Savath and Savalas

Folk Songs for Trains, Trees and Honey (Hefty 2000)

I wonder what history will decide when people reappraise the years when the inane terms, post-rock and electronica, were deemed to be relevant. Now, I am no saint since I used these regretful words in my own freelance career, but years have passed and this time seems like a big, fucking blank with few winners. I guess I still listen to Tortoise’s Millions Now Living and the Pan American album along with the Labradords, Prams among others, but neither term says much to me now I’ve heard most sections of the time line that preceded the late 90s.

There was a lot of lumpy prog, flaccid beats and ambient incontinence among the lesser lights. However, there is one album that has sparked a pang of regret about my hardened and revised opinion. Savath and Savalas debut, Folk Songs for Trains, Trees and Honey borrowed and mortgaged the house against these sad sack claims and the end result is something that I can still wholeheartedly endorse today.

The main character behind Savath and Savalas is Scott Herren, who later recorded as Prefuse 73 for the Warp label. He was a bit of a musical sponge and it ill-served him later in his career as he careened between hip-hop, tropicalia, dub, folk and electronic music like a pinball and the results never quite matched the inspiration that was obvious in each attempt.

Folk Songs is different to me because it is remains minimal and only attempts to evoke the slightly funk, sort of ambient and kind of adventurous vibe prevalent during this time. However, there is no “kinda” about it because it is kind of an effortlessly cool album that fits whatever mood matches yours. It is sensual, lazy, funky, psychedelic and intricate and serves as the Rorshach test to your current state of mind. Nothing jumps out and nothing needs to do so. It somehow shifts to meet what I am feeling at the moment and I always liked that about Folk Songs. Sometimes, you need a utilitarian album that never disappoints and this remains firmly rooted in my nightime pile.

Knife in the Water

Red River (Overcoat 2000)

Named after a Roman Polanski film, Knife in the Water are an Austin band whose music owes much to country and western, indie-pop and moodier moments of Ennio Morricone. Actually Knife’s Aaron Blount and Laura Krause’s mournful harmonizing reminds me of Low’s Alan Sparhawk and Mimi Parkers frigid, unemotional approach to singing. Both bands also share a love of slow, lonesome tunes, but Knife in the Water lean more towards dramatic alt-country balladry.
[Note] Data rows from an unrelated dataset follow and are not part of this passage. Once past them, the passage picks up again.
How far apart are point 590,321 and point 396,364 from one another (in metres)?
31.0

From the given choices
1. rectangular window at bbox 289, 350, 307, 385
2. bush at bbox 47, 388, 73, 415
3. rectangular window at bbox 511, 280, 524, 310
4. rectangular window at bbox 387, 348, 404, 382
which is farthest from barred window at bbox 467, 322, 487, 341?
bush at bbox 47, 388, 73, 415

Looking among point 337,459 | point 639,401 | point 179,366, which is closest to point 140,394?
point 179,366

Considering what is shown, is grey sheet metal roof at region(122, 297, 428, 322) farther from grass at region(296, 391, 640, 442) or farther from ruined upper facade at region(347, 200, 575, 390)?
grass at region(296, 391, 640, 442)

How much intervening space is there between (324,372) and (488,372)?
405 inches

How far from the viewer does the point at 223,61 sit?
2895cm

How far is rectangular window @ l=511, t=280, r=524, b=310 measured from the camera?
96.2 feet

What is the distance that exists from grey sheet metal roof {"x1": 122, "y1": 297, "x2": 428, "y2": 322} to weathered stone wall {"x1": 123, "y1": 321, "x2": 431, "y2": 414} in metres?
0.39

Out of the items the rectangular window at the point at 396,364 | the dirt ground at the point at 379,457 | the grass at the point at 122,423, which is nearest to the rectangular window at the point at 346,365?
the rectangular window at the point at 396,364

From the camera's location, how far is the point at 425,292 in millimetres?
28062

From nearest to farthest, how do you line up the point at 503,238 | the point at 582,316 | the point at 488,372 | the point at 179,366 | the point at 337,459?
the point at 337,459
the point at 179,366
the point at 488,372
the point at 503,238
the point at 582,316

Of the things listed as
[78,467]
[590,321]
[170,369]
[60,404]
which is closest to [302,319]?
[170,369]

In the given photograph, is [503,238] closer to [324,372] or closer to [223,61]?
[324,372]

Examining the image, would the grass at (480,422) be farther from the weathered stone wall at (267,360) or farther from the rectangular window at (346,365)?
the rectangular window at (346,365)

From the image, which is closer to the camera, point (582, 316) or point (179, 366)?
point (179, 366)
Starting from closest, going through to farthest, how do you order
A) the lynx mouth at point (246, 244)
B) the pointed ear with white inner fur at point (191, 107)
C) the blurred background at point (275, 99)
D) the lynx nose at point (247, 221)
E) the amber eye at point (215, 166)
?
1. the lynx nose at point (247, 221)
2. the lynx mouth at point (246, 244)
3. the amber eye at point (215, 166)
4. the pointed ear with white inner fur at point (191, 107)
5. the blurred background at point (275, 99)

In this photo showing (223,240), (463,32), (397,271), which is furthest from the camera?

There is little optimism in Red River’s ten tracks. Songs are populated by depressed souls who seek redemption in their next score, fearful lovers paranoid about imminent betrayals and scorned women ready to murder their deceitful partner. Red River is a bummer to be sure, but its narcotic country tunes are more about detachment and apathy instead of wallowing in misery.

“Party for the People of the Open Wound” sums up Knife in the Water’s lyrical point of view: “Well we went to a party on Friday night at a house on the east side of I-35
We were dizzy from the pills that the Kennedy gave
Oh but the speed wasn’t fast enough to wash the blues away

We used to love ourselves what happened to us?
Now we walk like victims of mutual disgust
Here at the party for the people of the open wound if we don’t look like them right now
You know we will real soon

This bitter air of regret and longing for innocence permeates each track. Well, not each track as there is a boring cover of Lee Hazlewood’s “Sundown, Sundown” that sucks the life out of the original. However, the other nine tracks gently nudge you further and further down in the dumps.